→ ESTRATTO DELLA FONTE
□ □ □

Tu hai 44 anni, l'Azione cattolica quasi 150: che effetto fa essere scelto per guidare un'associazione che ha un così lungo cammino dietro di sé?

Truffelli: Sapere di far parte di una lunga storia che ci precede responsabilizza, rende orgogliosi. La storia è un trampolino per guardare avanti. È vero, l'Ac anagraficamente ha molti anni, e questo vuol dire che, giorno dopo giorno, il seme gettato da chi ci ha preceduto è stato molto buono. Oggi però questa storia non è roba da museo, è un patrimonio vivo e vitale che si trasmette attraverso le mani e i cuori di migliaia di persone, moltissime delle quali sono giovani che stanno riscrivendo con creatività e energie nuove il modo di essere Azione cattolica nel nostro Paese. Penso che la sfida che attende non solo me, ma la mia generazione sia quella di creare una tessitura intelligente tra l'identità più profonda dell'associazione e le tante strade originali e vivaci che l'Ac è chiamata a trovare e percorrere per continuare ad animare la vita delle diocesi e delle parrocchie.

Cos'è oggi l'Ac? Quale realtà rappresenta?

□ □ □

→ DATI FORNITI
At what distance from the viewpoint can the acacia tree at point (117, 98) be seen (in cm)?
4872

□ □ □

→ COMPITI DA SVOLGERE
a) Ripeti per favore un passo dell'intervista: comincia dalle parole "Truffelli: Sapere di" e fermati dopo "e delle parrocchie.".
b) Nell'intervista, a che cosa paragona la storia Truffelli?
I dati non hanno alcun ruolo in questo lavoro.

→ RISPOSTE AI COMPITI
a)
Truffelli: Sapere di far parte di una lunga storia che ci precede responsabilizza, rende orgogliosi. La storia è un trampolino per guardare avanti. È vero, l'Ac anagraficamente ha molti anni, e questo vuol dire che, giorno dopo giorno, il seme gettato da chi ci ha preceduto è stato molto buono. Oggi però questa storia non è roba da museo, è un patrimonio vivo e vitale che si trasmette attraverso le mani e i cuori di migliaia di persone, moltissime delle quali sono giovani che stanno riscrivendo con creatività e energie nuove il modo di essere Azione cattolica nel nostro Paese. Penso che la sfida che attende non solo me, ma la mia generazione sia quella di creare una tessitura intelligente tra l'identità più profonda dell'associazione e le tante strade originali e vivaci che l'Ac è chiamata a trovare e percorrere per continuare ad animare la vita delle diocesi e delle parrocchie.

b) A un trampolino per guardare avanti.